Hi, I could really use some help with this, it's on my test review sheet and I can't figure it out.

10^x + 1
________ = 0.8
10^x + 2


Multiplying both sides by the denominator I get:

10^x + 1 = 0.8 * 10^x + 1.6

but I don't know how to go from that to:

(this step is where I get lost)

10^x = 3

and then,

x = log 3 ≈ 0.477121


If someone could explain how to simplify the original equation into 10^x = 3, I'd really appreciate it. Thanks!

 

[pka]

10^x + 1
________ = 0.8
10^x + 2
Multiplying both sides by the denominator I get:

10^x + 1 = 0.8 * 10^x + 1.6

If someone could explain how to simplify the original equation into 10^x = 3, I'd really appreciate it.
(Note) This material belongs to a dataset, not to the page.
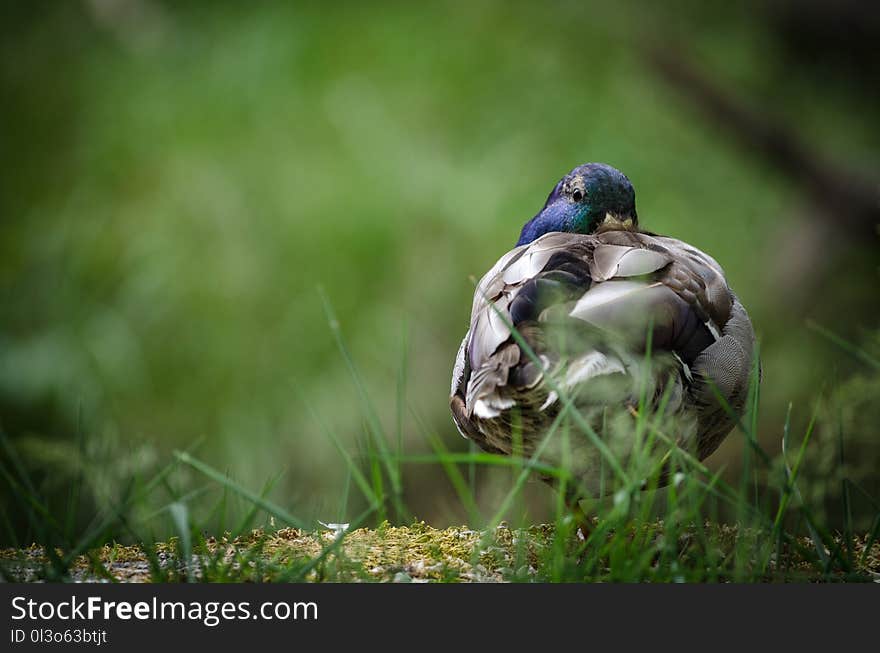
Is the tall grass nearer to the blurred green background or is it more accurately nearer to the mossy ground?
the mossy ground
If you had \(\displaystyle y+1=0.8y+1.6\\0.2y=0.6\\y=3\) , then would you be comfortable with that?

If yes, then let \(\displaystyle 10^x=y\),

 

[soroban]

Hello, awelch!

I'll work it out in baby-steps.

\(\displaystyle \dfrac{10^x+1}{10^x+2} \:=\:0.8\)

Multiplying both sides by the denominator I get: .\(\displaystyle 10^x + 1 \:=\: 0.8(10^x) + 1.6\)

We have: .\(\displaystyle 1(10^x) + 1 \:=\:0.8(10^x) +1.6\)

. . \(\displaystyle 1(10^x) - 0.8(10^x) \:=\:1.6 - 1\)

n . . . \(\displaystyle (1-0.8)(10^x) \:=\:0.6\)

. . . . . . . . .\(\displaystyle 0.2(10^x) \:=\:0.6\)

. . . . . . . . . . . . \(\displaystyle 10^x \:=\:\dfrac{0.6}{0.2}\)

. . . . . . . . . . . . \(\displaystyle 10^x \:=\:3\)

. . . . . . . . . . . . . .\(\displaystyle x \:=\:\log3\)

 

[awelch]

Both replies have been very helpful, thank you both a ton!